TASK ITEM: Filter the records below and copy every line containing the word "that".

RECORDS FOR THE TASK:
════════════════════
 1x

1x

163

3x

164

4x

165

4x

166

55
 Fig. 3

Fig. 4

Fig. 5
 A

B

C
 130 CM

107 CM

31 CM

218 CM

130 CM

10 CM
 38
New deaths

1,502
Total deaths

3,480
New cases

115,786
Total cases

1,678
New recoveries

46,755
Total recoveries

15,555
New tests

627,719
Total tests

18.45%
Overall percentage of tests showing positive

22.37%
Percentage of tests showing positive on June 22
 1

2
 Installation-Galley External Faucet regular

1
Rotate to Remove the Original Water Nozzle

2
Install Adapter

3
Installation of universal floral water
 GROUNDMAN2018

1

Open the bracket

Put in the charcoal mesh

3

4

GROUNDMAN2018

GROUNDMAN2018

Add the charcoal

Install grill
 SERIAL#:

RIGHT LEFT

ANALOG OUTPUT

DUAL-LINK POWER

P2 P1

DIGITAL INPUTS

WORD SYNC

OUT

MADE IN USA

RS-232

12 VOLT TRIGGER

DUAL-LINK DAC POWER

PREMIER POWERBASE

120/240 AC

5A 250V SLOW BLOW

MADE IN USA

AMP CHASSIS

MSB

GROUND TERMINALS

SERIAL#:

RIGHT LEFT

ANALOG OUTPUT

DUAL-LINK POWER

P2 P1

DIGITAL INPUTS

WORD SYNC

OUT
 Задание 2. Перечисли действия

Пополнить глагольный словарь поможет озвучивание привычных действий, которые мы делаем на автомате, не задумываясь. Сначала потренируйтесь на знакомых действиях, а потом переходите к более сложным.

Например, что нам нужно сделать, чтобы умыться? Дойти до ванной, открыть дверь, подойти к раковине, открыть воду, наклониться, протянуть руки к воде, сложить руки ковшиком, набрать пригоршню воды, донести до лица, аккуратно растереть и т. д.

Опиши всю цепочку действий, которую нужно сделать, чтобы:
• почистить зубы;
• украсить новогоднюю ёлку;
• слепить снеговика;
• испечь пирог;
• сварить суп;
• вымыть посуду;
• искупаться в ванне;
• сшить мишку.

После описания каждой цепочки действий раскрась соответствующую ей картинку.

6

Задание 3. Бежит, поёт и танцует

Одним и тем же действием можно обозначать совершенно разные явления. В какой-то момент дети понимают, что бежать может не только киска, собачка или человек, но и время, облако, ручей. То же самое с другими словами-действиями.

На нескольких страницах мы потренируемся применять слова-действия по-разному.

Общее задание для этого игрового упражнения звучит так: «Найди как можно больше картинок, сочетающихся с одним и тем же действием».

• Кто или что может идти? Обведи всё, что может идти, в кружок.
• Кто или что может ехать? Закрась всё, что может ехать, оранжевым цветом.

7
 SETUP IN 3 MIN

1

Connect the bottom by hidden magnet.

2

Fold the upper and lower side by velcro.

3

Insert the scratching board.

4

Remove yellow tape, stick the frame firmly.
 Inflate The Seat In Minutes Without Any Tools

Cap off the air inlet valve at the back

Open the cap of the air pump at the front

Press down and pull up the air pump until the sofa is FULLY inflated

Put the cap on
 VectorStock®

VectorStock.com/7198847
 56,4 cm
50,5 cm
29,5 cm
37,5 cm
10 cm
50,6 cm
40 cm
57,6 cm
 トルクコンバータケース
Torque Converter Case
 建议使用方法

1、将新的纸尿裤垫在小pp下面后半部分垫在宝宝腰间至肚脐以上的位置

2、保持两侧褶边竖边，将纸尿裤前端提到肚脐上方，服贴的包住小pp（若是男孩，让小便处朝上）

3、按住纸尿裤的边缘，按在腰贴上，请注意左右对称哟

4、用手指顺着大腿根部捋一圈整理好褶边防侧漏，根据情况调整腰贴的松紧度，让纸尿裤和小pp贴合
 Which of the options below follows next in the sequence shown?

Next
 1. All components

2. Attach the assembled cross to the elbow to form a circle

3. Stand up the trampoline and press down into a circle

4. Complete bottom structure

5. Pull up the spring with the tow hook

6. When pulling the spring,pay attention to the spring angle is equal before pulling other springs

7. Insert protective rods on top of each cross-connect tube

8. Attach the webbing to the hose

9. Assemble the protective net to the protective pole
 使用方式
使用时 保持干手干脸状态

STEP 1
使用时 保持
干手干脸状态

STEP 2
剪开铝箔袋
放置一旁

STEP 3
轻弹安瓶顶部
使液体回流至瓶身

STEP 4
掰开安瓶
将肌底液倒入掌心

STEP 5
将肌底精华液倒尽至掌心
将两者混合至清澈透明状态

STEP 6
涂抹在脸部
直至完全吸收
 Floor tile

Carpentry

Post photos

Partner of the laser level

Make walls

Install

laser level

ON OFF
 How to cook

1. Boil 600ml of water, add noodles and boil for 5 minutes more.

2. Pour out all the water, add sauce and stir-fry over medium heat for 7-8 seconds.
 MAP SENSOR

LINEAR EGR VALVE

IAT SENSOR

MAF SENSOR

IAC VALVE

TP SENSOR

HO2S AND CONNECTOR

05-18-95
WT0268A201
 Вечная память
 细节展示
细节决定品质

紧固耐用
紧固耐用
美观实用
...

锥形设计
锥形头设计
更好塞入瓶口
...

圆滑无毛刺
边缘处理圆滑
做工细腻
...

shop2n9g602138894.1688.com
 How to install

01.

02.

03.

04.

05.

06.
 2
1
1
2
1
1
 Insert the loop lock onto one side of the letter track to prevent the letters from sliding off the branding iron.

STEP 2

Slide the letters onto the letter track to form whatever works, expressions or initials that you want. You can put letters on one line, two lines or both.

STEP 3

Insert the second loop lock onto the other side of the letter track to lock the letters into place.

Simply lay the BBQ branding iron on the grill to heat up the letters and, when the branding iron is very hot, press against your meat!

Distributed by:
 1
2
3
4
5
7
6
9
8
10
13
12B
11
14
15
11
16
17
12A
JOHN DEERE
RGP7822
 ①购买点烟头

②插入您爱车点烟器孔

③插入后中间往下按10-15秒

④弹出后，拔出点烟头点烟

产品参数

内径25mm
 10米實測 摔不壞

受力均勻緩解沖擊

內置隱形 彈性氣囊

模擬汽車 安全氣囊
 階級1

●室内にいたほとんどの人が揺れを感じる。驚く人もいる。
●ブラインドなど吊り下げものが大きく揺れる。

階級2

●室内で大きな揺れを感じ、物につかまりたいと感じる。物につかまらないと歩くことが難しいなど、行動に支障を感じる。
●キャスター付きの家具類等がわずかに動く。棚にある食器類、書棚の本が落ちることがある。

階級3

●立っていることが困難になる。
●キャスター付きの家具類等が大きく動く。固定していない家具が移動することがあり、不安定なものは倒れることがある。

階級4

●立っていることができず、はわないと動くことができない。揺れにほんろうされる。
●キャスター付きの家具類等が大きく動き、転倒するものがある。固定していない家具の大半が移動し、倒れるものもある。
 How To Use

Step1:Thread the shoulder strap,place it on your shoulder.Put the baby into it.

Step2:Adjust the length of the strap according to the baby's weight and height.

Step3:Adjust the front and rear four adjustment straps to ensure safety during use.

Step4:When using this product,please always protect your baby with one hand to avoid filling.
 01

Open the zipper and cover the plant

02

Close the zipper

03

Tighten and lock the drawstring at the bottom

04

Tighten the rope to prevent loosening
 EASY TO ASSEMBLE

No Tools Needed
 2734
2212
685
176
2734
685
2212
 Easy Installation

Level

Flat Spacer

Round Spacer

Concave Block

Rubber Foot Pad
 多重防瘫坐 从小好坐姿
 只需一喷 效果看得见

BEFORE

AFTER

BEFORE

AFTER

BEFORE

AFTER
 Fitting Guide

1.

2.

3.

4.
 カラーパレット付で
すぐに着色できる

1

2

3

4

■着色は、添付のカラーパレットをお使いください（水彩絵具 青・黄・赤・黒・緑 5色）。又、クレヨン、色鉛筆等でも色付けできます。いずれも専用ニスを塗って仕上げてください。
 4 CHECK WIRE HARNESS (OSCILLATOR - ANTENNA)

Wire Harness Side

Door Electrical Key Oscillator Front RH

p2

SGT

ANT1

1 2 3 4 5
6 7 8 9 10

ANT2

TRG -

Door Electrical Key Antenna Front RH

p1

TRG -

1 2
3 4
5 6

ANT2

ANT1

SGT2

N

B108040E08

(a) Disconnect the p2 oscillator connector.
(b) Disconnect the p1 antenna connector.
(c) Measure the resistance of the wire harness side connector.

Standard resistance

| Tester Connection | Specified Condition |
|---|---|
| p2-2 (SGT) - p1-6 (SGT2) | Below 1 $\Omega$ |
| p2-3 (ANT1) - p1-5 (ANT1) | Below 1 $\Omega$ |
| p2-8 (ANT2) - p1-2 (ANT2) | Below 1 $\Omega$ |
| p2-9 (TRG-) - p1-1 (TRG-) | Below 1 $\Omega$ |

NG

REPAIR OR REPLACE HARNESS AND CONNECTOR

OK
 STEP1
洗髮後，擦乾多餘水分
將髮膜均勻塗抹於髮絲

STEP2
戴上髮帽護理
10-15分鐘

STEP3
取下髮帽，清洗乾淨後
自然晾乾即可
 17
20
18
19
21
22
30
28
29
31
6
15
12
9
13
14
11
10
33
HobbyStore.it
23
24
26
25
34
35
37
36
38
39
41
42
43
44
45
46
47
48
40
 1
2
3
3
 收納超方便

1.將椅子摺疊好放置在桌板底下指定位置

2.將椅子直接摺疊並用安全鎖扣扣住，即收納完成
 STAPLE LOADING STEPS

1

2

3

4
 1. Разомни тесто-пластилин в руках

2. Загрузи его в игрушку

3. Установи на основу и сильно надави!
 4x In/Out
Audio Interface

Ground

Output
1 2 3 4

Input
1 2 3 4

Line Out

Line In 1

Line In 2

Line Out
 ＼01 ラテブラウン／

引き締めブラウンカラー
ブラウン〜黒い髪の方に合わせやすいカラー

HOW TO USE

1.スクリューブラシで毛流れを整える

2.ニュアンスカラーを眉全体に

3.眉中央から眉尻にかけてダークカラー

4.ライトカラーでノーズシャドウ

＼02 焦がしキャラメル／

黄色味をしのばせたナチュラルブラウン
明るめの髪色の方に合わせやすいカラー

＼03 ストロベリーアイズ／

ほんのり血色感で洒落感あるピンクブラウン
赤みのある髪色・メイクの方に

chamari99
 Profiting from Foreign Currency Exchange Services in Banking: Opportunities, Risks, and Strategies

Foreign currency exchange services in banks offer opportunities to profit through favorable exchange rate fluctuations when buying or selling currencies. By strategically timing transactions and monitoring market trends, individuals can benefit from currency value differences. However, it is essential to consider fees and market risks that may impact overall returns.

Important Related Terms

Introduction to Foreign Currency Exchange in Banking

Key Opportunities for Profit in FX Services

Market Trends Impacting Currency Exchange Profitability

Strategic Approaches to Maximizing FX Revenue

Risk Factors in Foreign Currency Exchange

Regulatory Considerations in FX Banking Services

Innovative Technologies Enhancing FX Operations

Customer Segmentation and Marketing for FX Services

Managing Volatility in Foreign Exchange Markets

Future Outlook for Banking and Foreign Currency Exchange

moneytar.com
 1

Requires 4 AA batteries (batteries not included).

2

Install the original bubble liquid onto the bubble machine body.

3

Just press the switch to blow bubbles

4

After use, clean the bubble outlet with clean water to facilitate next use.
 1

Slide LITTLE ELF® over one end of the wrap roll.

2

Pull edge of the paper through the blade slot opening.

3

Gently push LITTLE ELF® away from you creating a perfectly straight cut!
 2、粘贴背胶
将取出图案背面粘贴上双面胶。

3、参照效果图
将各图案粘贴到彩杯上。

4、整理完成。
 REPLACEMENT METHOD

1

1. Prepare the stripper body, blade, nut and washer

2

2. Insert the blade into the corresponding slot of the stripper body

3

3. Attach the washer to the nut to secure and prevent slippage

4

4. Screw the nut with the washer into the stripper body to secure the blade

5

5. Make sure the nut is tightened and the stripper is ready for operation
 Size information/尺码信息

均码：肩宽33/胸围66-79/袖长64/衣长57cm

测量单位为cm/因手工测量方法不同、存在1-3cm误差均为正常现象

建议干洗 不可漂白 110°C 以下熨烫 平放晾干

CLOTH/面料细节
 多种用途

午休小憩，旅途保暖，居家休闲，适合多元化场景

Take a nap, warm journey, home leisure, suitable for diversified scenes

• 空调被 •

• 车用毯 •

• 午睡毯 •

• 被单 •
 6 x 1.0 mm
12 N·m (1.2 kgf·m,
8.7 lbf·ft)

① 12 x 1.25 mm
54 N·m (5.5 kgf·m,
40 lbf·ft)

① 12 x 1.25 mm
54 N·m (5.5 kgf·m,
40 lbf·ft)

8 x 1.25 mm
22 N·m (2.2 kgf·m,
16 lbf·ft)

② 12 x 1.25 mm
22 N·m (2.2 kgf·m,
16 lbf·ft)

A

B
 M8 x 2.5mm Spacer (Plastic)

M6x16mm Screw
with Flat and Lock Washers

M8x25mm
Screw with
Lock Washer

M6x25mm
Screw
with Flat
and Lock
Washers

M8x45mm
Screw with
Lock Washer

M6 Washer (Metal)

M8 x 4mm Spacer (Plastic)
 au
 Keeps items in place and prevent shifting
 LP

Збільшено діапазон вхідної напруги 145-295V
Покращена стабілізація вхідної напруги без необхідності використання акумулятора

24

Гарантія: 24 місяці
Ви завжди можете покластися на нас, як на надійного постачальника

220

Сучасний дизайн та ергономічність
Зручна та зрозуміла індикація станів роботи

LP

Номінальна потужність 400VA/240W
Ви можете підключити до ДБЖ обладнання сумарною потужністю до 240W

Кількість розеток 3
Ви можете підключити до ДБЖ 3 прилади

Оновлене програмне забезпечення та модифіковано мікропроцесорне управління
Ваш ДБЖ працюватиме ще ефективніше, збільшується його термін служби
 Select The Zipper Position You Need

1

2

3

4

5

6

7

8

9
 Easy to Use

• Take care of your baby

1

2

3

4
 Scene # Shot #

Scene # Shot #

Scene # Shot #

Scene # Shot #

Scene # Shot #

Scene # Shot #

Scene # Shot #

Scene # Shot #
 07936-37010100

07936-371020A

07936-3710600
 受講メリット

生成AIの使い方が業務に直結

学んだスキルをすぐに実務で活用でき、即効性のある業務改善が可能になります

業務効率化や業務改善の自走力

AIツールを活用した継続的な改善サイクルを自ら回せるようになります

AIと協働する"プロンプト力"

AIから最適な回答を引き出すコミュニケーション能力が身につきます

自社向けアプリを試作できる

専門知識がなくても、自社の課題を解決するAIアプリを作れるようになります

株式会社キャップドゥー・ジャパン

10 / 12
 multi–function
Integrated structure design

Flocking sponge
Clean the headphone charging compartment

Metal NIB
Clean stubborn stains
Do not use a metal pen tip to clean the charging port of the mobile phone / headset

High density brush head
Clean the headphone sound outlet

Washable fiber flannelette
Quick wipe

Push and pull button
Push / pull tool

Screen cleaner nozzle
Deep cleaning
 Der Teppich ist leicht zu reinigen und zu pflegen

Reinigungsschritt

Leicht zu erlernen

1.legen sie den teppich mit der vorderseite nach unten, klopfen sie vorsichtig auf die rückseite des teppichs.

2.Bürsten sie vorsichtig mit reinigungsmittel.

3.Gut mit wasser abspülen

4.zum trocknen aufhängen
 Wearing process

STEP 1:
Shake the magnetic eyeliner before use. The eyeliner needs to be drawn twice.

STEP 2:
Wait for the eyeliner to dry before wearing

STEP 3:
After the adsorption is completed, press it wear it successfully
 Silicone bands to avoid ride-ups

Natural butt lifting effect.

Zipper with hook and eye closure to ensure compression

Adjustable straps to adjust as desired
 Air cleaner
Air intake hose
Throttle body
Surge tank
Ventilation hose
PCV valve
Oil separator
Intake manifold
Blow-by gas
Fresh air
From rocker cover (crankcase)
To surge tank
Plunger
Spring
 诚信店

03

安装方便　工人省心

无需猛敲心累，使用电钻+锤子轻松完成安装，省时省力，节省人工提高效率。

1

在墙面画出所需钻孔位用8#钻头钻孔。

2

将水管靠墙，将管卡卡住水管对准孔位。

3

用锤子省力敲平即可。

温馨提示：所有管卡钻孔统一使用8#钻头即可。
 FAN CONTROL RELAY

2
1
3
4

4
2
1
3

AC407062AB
════════════════════
REPLY:
Slide the letters onto the letter track to form whatever works, expressions or initials that you want. You can put letters on one line, two lines or both.
Foreign currency exchange services in banks offer opportunities to profit through favorable exchange rate fluctuations when buying or selling currencies. By strategically timing transactions and monitoring market trends, individuals can benefit from currency value differences. However, it is essential to consider fees and market risks that may impact overall returns.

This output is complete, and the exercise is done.